Of course, to mention Boggs’ name in Detroit, even among the current crop of young activists, would draw immediate recognition. The next thought would be of Boggs’ lifelong companion, Grace Lee Boggs, who, in her 90s, is still cogent and restless. While the two revolutionaries were inseparable during their years on the ramparts, we devote this column to the male member because he is no longer with us.

Boggs was born on May 27, 1919, in Marion Junction, Ala., not too far from Selma. His place of birth, as we have come to learn, was infested with nightriders and members of the Ku Klux Klan, who were not opposed to expressing their feelings about Jim Crow using a noose. This was no place for someone with an inkling of resistance, and by the time he was 18, Boggs caught the first train smoking for Detroit, following a trail that had been worn by thousands of blues people from the region.

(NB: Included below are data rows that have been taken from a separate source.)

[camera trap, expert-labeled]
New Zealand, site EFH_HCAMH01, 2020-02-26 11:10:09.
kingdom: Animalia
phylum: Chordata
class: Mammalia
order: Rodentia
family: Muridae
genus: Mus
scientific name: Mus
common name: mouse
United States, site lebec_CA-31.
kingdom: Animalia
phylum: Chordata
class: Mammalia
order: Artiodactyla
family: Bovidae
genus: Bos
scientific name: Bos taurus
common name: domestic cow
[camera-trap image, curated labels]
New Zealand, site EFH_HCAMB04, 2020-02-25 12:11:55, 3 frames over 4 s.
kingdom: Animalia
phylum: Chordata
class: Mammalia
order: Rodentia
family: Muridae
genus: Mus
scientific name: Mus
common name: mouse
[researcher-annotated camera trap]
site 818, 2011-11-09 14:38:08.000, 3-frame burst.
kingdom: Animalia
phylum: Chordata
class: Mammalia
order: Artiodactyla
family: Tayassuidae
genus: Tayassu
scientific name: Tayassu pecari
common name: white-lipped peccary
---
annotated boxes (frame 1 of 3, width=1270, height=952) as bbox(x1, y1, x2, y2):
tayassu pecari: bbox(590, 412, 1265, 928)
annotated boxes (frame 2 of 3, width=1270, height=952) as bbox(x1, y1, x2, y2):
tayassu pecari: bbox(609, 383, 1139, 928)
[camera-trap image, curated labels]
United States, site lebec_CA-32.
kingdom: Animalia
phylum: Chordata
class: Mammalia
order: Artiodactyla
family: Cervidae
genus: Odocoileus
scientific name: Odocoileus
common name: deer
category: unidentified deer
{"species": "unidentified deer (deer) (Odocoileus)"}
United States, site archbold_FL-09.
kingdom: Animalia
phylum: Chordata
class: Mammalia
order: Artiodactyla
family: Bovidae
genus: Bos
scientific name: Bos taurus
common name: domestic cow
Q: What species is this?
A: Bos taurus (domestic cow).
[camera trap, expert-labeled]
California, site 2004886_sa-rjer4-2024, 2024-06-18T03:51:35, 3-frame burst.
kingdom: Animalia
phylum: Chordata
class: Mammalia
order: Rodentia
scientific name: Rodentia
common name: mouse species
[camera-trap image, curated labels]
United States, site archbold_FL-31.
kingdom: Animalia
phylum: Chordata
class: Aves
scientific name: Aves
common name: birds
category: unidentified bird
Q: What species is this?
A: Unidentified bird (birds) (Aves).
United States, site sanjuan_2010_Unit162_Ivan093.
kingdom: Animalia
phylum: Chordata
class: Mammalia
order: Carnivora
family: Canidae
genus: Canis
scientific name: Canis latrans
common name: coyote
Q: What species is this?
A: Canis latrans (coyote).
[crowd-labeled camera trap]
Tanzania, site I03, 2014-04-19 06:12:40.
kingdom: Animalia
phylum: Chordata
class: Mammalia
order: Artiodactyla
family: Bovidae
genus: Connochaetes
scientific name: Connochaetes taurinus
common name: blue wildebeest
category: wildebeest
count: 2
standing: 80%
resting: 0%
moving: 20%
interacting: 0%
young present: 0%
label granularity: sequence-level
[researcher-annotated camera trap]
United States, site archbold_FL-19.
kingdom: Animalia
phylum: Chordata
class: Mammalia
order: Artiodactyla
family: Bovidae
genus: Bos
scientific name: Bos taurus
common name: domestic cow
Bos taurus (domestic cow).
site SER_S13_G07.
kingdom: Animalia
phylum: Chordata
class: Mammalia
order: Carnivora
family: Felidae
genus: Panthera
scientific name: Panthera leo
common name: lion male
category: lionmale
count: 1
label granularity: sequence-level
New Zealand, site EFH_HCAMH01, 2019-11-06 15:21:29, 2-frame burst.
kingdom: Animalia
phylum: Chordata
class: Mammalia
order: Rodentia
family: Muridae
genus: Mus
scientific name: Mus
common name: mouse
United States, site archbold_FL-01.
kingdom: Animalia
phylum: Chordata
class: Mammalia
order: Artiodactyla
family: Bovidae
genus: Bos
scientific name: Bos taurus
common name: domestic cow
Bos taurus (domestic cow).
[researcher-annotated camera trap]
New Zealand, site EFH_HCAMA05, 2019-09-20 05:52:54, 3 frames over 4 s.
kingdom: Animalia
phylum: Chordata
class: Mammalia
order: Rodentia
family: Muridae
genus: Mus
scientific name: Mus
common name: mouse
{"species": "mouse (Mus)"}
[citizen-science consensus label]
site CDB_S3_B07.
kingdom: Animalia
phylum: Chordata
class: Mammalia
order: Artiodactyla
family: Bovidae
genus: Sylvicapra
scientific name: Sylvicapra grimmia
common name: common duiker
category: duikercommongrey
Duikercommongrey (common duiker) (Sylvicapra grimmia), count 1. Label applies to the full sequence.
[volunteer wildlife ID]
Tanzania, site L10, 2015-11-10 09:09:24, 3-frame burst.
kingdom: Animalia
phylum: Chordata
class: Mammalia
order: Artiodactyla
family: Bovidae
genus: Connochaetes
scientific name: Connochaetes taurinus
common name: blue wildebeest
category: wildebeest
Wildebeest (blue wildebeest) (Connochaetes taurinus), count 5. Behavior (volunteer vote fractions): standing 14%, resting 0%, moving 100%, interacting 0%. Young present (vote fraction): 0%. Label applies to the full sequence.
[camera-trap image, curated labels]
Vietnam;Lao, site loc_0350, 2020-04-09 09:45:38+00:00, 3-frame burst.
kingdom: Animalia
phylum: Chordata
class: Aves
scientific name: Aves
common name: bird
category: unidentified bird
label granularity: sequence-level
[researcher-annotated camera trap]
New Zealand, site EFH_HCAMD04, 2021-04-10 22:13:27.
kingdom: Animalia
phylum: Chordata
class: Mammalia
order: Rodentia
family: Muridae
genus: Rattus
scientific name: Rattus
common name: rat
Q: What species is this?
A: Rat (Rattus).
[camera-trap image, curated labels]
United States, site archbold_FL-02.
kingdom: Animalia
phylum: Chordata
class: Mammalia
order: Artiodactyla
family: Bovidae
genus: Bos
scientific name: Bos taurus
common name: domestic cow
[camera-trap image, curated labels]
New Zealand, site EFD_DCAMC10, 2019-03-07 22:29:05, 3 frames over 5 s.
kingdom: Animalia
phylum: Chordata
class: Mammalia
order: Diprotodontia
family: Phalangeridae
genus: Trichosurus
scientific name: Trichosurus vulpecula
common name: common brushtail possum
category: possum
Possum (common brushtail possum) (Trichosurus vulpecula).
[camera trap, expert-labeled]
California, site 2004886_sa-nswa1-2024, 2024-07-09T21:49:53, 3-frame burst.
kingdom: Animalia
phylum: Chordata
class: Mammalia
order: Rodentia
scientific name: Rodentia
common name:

He arrived in Detroit with empty pockets and a head full of dreams, settling into the city’s Black Bottom section with relatives. Three years later, Boggs secured a job at a Chrysler assembly plant, where he would work for nearly 30 years.

In a matter of months, his spirited resolve and unshakable desire for fair play were a boon to the United Automobile Workers, where he became a member of the so-called “Flying Squadron,” a group that provided protection to striking workers on the picket lines.

In the union’s Local 7, Boggs was involved in several committees, all of which provided some of the lessons that would ground his later theoretical articles and books about the labor movement, about “strikes, wildcats, picketing, goon squads and stuff like that,” he would later write.

By the 1950s, Boggs, having sampled the political tendencies of the UAW, NAACP and a few community groups, joined a collective that had split from the Socialist Workers Party. It was in this context that he met and married Lee, who, with her Ph.D. in philosophy, made them a political odd couple. But always inquiring thinkers, they broke with the group and thereby abandoned Marxism and the notion that the working class would be in the vanguard of revolutionary change.